• EXCERPTED PASSAGE:
● ● ● ● ● ● ●
A hand reaching for money and increasing your risk


Ned Kirklin
Ned Kirklin
Senior Vice President, Fraternal

Ever heard of the song, “For the Love of Money” by The O’Jays? If it’s not ringing a bell…think Celebrity Apprentice (Money, Money, Money, Money — Money!). It’s catchy. It sticks with you. And well, who doesn’t love money? Song aside, the problem with money is that some people love it a little too much.

Sadly, embezzlement of monies is a problem that has plagued many non-profit and fraternal organizations. You see it on the news regularly.

You Aren’t Immune to Embezzlement

Many organizations rely on the good faith of their volunteers to work honestly on their behalf. As a result, many don’t implement simple and cost-effective best practices to help mitigate the organization’s exposure to financial loss.

Let me give you a couple of examples of embezzlement:

  1. In one case, money was collected via dues and fundraisers and given to the Chapter Treasurer. Months later, planning for formal was in high gear, and the deposit checks started bouncing. The Treasurer had used nearly $10,000 in Chapter funds to pay his personal bills, and the theft wasn’t discovered until he had completed his term as Treasurer.
  2. In another case, a local House Corporation had the same Treasurer for more than 25 years. The Corporation didn’t have Crime Coverage, and when it tried to apply to be a 501 (c) 3 Corporation for tax purposes, it was discovered that the Treasurer had stolen $175,000 over the course of his service as Treasurer. There was no insurance coverage for the House Corporation.
● ● ● ● ● ● ●
• SOURCE MATERIAL:
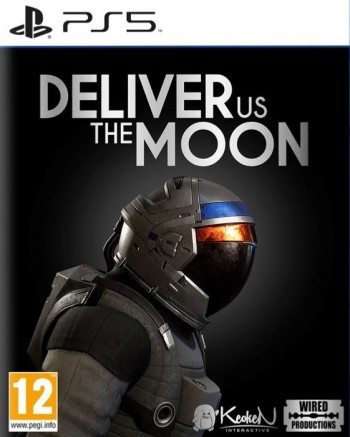  Deliver Us The Moon [ ] PS5 PPSA04138 -    , , .   GameStore.ru  |  |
● ● ● ● ● ● ●
• TASK ITEM A: In the embezzlement article, how much had the House Corporation's Treasurer stolen over the course of his service?
• TASK ITEM B: Reproduce the part of the embezzlement article starting with "You Aren’t Immune" and going on through "term as Treasurer.".

• ANSWER A: $175,000

• ANSWER B:
You Aren’t Immune to Embezzlement

Many organizations rely on the good faith of their volunteers to work honestly on their behalf. As a result, many don’t implement simple and cost-effective best practices to help mitigate the organization’s exposure to financial loss.

Let me give you a couple of examples of embezzlement:

  1. In one case, money was collected via dues and fundraisers and given to the Chapter Treasurer. Months later, planning for formal was in high gear, and the deposit checks started bouncing. The Treasurer had used nearly $10,000 in Chapter funds to pay his personal bills, and the theft wasn’t discovered until he had completed his term as Treasurer.